Pom Poms + A Lamp Shade

Right before Sebastian was born, Anthony and I took a day-time date out to run some errands while our parents watched the twins.  I’ve mentioned this before and usually it wouldn’t be worth mentioning at all except for the fact that, during that particular date we made a spontaneous stop at our favorite discount store, Dirt Cheap, where we were lucky enough to score two bargain buggies.  You can read more about those here.  Well, in one of those buggies was a stack of something like 22 lampshades, all originally from Target.  They were all bedecked with the same floral pattern but were all brand, spanking new.  I gave away most of them to family but kept three for a rainy day project.  Yesterday was that day (even though it barely rained).

Here are two of the shades:
The third will make for another project another day.

The plan?  To pimp these two out with some pom pom trim and sell them.  I’d keep them but we have no place for them!  Sad, I know!

Here’s how I did it and how you can too.
 pom pom trim   shade

First, the supplies.  You’ll need a scissors, a hot glue gun and sticks, some pom pom trim (I got mine on sale at JoAnn Fabrics), and a lamp shade.  IMG_9345
To figure out how much pom pom trim you’ll need, just slip a measuring tape around the base (or top if you’d prefer to do that!) and write that down.

- _LISTED RECORDS_:

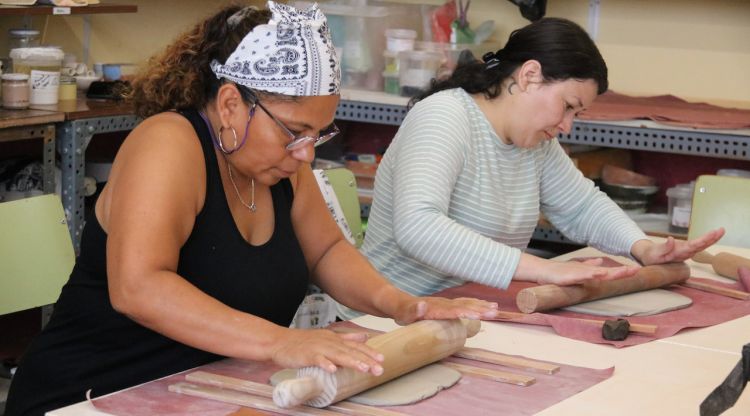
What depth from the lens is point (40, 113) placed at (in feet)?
10.6

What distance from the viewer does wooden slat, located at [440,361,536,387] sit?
5.46 feet

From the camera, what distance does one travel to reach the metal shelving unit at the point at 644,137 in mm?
3434

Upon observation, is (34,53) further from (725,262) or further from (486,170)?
(725,262)

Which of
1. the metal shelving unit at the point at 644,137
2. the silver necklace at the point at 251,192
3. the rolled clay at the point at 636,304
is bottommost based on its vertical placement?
the rolled clay at the point at 636,304

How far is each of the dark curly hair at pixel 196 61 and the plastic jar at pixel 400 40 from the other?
2209mm

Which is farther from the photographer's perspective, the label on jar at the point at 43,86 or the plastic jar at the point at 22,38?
the plastic jar at the point at 22,38

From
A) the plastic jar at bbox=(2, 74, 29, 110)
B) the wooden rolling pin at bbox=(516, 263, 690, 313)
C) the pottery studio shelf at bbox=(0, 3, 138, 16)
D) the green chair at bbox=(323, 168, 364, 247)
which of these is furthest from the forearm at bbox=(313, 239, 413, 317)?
the pottery studio shelf at bbox=(0, 3, 138, 16)

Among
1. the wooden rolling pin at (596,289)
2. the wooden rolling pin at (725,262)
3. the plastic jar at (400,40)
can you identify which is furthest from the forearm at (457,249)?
the plastic jar at (400,40)

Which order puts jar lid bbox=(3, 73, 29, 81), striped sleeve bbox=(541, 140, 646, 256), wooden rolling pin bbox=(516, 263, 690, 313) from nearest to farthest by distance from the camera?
wooden rolling pin bbox=(516, 263, 690, 313), striped sleeve bbox=(541, 140, 646, 256), jar lid bbox=(3, 73, 29, 81)

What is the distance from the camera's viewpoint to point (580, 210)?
2.78 metres

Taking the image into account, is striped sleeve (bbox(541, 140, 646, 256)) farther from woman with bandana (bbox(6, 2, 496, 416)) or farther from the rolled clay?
woman with bandana (bbox(6, 2, 496, 416))

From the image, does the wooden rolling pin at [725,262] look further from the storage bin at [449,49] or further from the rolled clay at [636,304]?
the storage bin at [449,49]

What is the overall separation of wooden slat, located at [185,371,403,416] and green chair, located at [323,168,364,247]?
3.93 feet

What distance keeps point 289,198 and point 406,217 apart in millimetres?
340
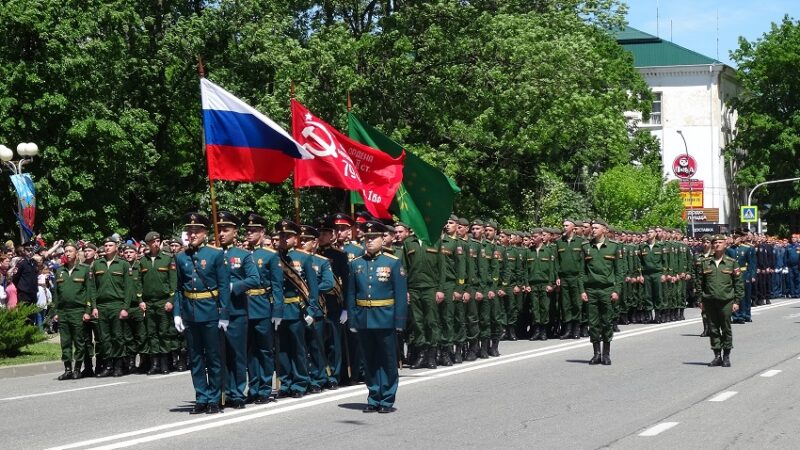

- _DIRECTION 1_:
Say whether each statement agrees with the lampshade post. Answer yes or no for each and quote the words that decide it.
(a) The lampshades originally came from Target.
(b) The writer kept five of the shades for a project.
(c) The writer intends to keep the two decorated shades.
- _DIRECTION 2_: List every supply the lampshade post names for the project.
- _DIRECTION 3_: According to the lampshade post, where did the writer get the pom pom trim?
The entries have nothing to do with the lampshade post.

- _EXERCISE RESULT 1_:
(a) Yes: "all originally from Target"
(b) No: "kept three for a rainy day project"
(c) No: "To pimp these two out with some pom pom trim and sell them."

- _EXERCISE RESULT 2_:
- Scissors
- Hot glue gun and sticks
- Pom pom trim
- Lamp shade

- _EXERCISE RESULT 3_: On sale at JoAnn Fabrics.